Lihatlah! Bagaimana taklid telah menyebabkan orang-orang itu menyimpang dari kebenarang dan menjerumuskan mereka ke dalam jurang kekeliruan yang dalam. Hal itu tidak terjadi, melainkan karena mereka menolak untuk meneliti ulang hadis-hadis Rasul yang terdapat di dalam sumber-sumber utama mereka dari kitab-kitab hadis yang mereka jadikan sandaran. Hanya Allah lah Penolong kita.
[11] Berperang demi harga diri, kehormatan dan wibawa keluarga, suku atau bangsa
[12] Berperang karena mengharapkan pujian dari manusia.
[13] Maksudnya, demi tegaknya agama Islam dan ajaran-ajarannya. Hikmah yang terdapat dalam hadis, antara lain: Semua perbuatan tergantung atas niat yang shaleh, keutamaan yang akan didapatkan orang-orang yang berjihad, terutama mereka yang berjihad untuk menegakkan ‘kalimat Allah’.
[14] Demikianlah tertulis dalam naskah aslinya.

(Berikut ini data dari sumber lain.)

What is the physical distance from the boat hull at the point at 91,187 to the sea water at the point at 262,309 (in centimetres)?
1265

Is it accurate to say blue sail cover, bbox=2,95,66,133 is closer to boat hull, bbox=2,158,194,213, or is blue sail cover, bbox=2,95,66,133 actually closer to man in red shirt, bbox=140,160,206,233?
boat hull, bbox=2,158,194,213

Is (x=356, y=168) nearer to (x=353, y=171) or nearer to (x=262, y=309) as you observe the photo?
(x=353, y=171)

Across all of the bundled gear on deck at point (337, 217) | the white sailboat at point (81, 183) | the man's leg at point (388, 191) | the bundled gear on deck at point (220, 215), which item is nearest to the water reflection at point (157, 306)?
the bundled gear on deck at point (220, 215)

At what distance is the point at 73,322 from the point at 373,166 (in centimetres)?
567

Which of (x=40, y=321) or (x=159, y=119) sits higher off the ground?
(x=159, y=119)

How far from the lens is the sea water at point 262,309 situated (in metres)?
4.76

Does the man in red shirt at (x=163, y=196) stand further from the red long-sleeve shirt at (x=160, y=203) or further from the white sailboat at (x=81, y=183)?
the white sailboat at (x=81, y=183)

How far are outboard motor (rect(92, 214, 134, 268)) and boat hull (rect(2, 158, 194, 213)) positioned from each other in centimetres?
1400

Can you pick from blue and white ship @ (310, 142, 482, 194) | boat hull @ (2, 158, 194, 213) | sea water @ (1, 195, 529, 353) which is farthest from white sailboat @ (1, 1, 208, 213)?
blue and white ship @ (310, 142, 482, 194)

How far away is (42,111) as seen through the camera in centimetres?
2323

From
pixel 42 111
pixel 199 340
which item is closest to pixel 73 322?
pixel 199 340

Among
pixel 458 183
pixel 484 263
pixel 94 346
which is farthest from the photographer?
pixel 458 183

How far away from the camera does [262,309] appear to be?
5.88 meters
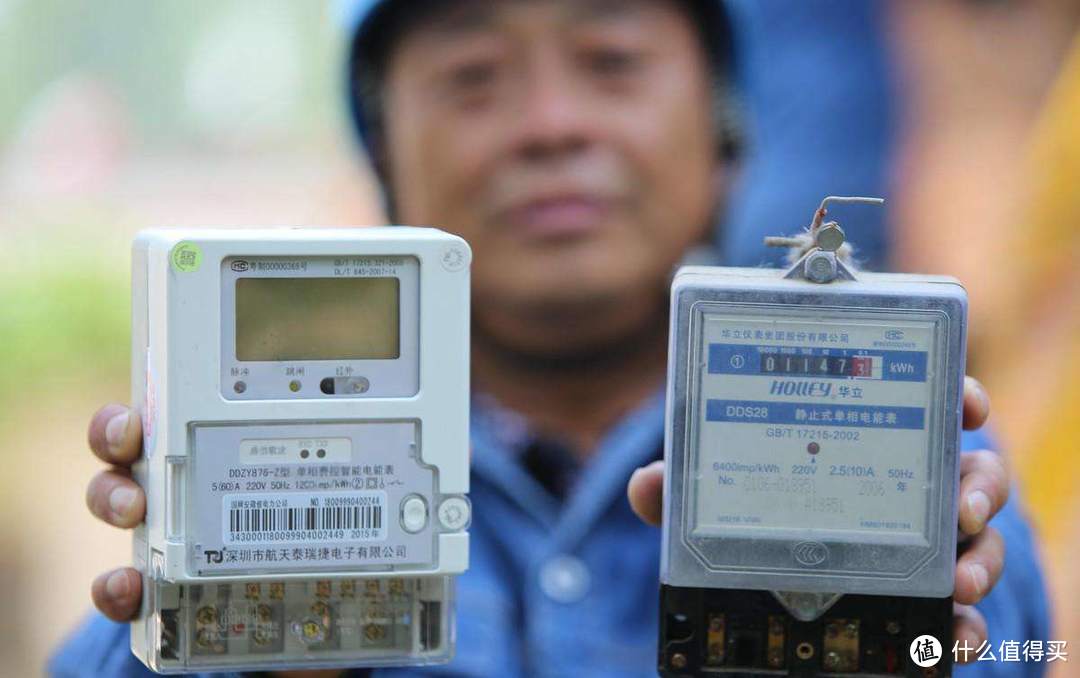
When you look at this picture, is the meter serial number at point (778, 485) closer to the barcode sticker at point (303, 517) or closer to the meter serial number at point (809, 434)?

Dalam riwayat lain lafad yang digunakan adalah: فراودتها " “ yang berarti: Aku memintanya untuk ‘melakukan sesuatu’, sebagaimana yang diminta seorang suami dari istrinya.
[15] Hikmah dari hadis diatas, diantaranya: Anjuran untuk berdo’a ketika menghadapi kesulitan, bolehnya seseorang untuk bertawassul dengan amal sholeh yang diperbuatnya, sebagaimana tawassul boleh dilakukan dengan menggunakan Asma Allah dan Sifat-sifatnya, dikabulkannya do’a orang shaleh, larangan untuk bertawassul dengan para Nabi dan para Wali, karena tidak ada sandaran syar’inya.